LONDON – AstraZeneca plc is expected to boost deal-making and mergers and acquisitions activity after CEO David Brennan gave in to pressure from shareholders and agreed to resign his post.

In the short term, AstraZeneca will be run by Simon Lowth, CFO, who will be in charge until a new CEO is found to replace Brennan, who has led the London-based company for more than six years, as the patent cliff loomed closer.

The announcement was made in advance of the company's annual meeting with shareholders in London Thursday, and as AstraZeneca unveiled dismal results for the first quarter of 2012, with profits down 38 percent at $2.05 billion.

Lowth told an analysts' meeting held to discuss the financial results, "strengthening the pipeline is the first priority."

The figures provided a white knuckle view of what it feels like to be falling off the patent cliff, with generic competition leading to an 18 percent fall in sales of Nexium (Esomeprazole); a 25 percent fall in Seroquel XL (quetiapine) sales; a 39 percent fall in Arimidex (Anastrozole) and 40 percent fall in sales of Merrem (Meropenem).

Commenting on his resignation Brennan told the analysts' meeting the sector is currently facing pressures, "the likes of which I've not witnessed in my 36 years in the industry." In addition to loss of exclusivity, government attempts to constrain health care costs are taking a significant toll and, overall, revenues in the U.S. in the first quarter were down by 12 percent and in western Europe by 19 percent.

AstraZeneca is seen as being behind the curve in M&A activity, with its one major move into biotech, the $15.6 billion acquisition of Medimmune Inc in 2007, yet to provide the pipeline inputs that were hoped for. (See BioWorld Today, April 24, 2007.)

Brennan pointed to the recent agreement with Amgen Inc. in which the two partners will co-develop and market five products, and the $1 .26 billion acquisition of Ardea Biosciences Inc., of San Diego, announced on Monday, as demonstrations that AstraZeneca is making headway in shoring up the pipeline.

However, the results also show that while the Amgen and Ardea deals are two steps forward, there was also a step back on the partnering front, with AstraZeneca taking a $50 million write-down against TC-5214, being developed in collaboration with Targacept Inc., after it was announced in March that Phase III studies investigating the drug as an adjunct therapy to an antidepressant in patients with major depressive disorder failed to meet the endpoint. (See BioWorld Today, April 24, 2012.)
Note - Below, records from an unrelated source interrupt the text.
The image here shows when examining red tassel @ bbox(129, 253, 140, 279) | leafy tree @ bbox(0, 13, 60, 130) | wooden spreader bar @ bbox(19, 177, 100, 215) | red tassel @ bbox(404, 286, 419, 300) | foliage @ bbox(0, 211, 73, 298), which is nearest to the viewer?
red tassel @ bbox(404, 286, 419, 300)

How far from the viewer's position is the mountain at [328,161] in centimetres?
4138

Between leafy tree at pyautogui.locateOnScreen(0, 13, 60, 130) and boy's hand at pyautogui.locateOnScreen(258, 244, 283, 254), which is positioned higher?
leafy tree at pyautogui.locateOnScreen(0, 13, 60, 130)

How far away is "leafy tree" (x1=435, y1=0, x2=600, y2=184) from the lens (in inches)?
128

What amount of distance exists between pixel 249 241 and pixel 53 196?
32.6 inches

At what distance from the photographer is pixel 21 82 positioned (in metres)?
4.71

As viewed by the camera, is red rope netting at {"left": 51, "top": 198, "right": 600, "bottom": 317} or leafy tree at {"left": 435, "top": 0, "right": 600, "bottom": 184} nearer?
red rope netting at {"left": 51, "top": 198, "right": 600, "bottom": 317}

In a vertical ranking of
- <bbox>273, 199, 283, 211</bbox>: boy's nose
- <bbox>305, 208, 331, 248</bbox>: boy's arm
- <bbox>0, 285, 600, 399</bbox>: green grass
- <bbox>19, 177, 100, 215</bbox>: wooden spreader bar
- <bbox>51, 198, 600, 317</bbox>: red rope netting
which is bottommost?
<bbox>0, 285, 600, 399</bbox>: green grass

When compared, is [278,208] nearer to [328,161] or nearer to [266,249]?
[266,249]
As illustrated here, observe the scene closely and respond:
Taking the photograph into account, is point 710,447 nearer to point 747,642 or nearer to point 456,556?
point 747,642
Mark Clark, analyst at Deutsche Bank said Brennan's resignation will lead to speculation that AstraZeneca will bolster its M&A activity, while Naresh Chouhan at Liberum Capital said, "The prospect of a deal has increased significantly due to poor pipeline delivery and the need to buy earnings."
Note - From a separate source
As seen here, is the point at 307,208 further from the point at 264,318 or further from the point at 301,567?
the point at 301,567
An upcoming annual review of strategy may lead to an explicit change in the company's approach to M&A, but for now Lowth said, "Our priorities in terms of business development are clear." AstraZeneca is interested in more peer-to-peer collaborations like that with Amgen, it wants to do more traditional in-licensing and is "very active in a number of situations;" and it wants "to acquire attractive late-stage assets as seen in Ardea," Lowth added.